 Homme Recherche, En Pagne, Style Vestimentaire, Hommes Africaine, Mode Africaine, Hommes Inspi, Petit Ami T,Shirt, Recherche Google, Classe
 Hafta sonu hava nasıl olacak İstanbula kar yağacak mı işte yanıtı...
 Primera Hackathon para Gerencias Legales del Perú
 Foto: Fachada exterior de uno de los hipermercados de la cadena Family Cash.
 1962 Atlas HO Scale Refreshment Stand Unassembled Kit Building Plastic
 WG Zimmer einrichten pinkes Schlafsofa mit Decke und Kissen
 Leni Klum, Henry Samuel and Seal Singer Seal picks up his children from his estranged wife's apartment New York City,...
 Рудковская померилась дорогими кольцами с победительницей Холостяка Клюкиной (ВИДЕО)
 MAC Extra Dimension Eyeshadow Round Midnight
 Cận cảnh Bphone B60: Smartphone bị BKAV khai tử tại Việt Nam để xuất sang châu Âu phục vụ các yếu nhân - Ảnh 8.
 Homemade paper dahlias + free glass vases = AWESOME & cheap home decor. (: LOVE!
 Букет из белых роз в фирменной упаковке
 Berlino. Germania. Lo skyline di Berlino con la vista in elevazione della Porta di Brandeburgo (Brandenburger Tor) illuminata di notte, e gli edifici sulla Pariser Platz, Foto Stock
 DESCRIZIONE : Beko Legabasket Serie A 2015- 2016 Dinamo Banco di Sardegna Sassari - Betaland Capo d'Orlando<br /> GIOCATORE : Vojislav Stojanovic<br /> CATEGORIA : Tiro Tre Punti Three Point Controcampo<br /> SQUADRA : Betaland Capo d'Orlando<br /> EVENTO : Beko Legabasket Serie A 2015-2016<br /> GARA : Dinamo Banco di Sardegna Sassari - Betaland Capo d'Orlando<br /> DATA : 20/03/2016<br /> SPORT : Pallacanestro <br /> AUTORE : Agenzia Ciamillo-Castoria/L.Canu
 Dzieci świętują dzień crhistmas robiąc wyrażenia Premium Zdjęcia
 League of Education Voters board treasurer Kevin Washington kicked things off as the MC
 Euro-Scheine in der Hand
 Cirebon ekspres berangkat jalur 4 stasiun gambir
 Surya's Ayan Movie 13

———

▶ [PROBLEM DETAILS]: The records above need to be retyped in full, exactly as they stand.

▶ [YOUR RESPONSE]:
 Homme Recherche, En Pagne, Style Vestimentaire, Hommes Africaine, Mode Africaine, Hommes Inspi, Petit Ami T,Shirt, Recherche Google, Classe
 Hafta sonu hava nasıl olacak İstanbula kar yağacak mı işte yanıtı...
 Primera Hackathon para Gerencias Legales del Perú
 Foto: Fachada exterior de uno de los hipermercados de la cadena Family Cash.
 1962 Atlas HO Scale Refreshment Stand Unassembled Kit Building Plastic
 WG Zimmer einrichten pinkes Schlafsofa mit Decke und Kissen
 Leni Klum, Henry Samuel and Seal Singer Seal picks up his children from his estranged wife's apartment New York City,...
 Рудковская померилась дорогими кольцами с победительницей Холостяка Клюкиной (ВИДЕО)
 MAC Extra Dimension Eyeshadow Round Midnight
 Cận cảnh Bphone B60: Smartphone bị BKAV khai tử tại Việt Nam để xuất sang châu Âu phục vụ các yếu nhân - Ảnh 8.
 Homemade paper dahlias + free glass vases = AWESOME & cheap home decor. (: LOVE!
 Букет из белых роз в фирменной упаковке
 Berlino. Germania. Lo skyline di Berlino con la vista in elevazione della Porta di Brandeburgo (Brandenburger Tor) illuminata di notte, e gli edifici sulla Pariser Platz, Foto Stock
 DESCRIZIONE : Beko Legabasket Serie A 2015- 2016 Dinamo Banco di Sardegna Sassari - Betaland Capo d'Orlando<br /> GIOCATORE : Vojislav Stojanovic<br /> CATEGORIA : Tiro Tre Punti Three Point Controcampo<br /> SQUADRA : Betaland Capo d'Orlando<br /> EVENTO : Beko Legabasket Serie A 2015-2016<br /> GARA : Dinamo Banco di Sardegna Sassari - Betaland Capo d'Orlando<br /> DATA : 20/03/2016<br /> SPORT : Pallacanestro <br /> AUTORE : Agenzia Ciamillo-Castoria/L.Canu
 Dzieci świętują dzień crhistmas robiąc wyrażenia Premium Zdjęcia
 League of Education Voters board treasurer Kevin Washington kicked things off as the MC
 Euro-Scheine in der Hand
 Cirebon ekspres berangkat jalur 4 stasiun gambir
 Surya's Ayan Movie 13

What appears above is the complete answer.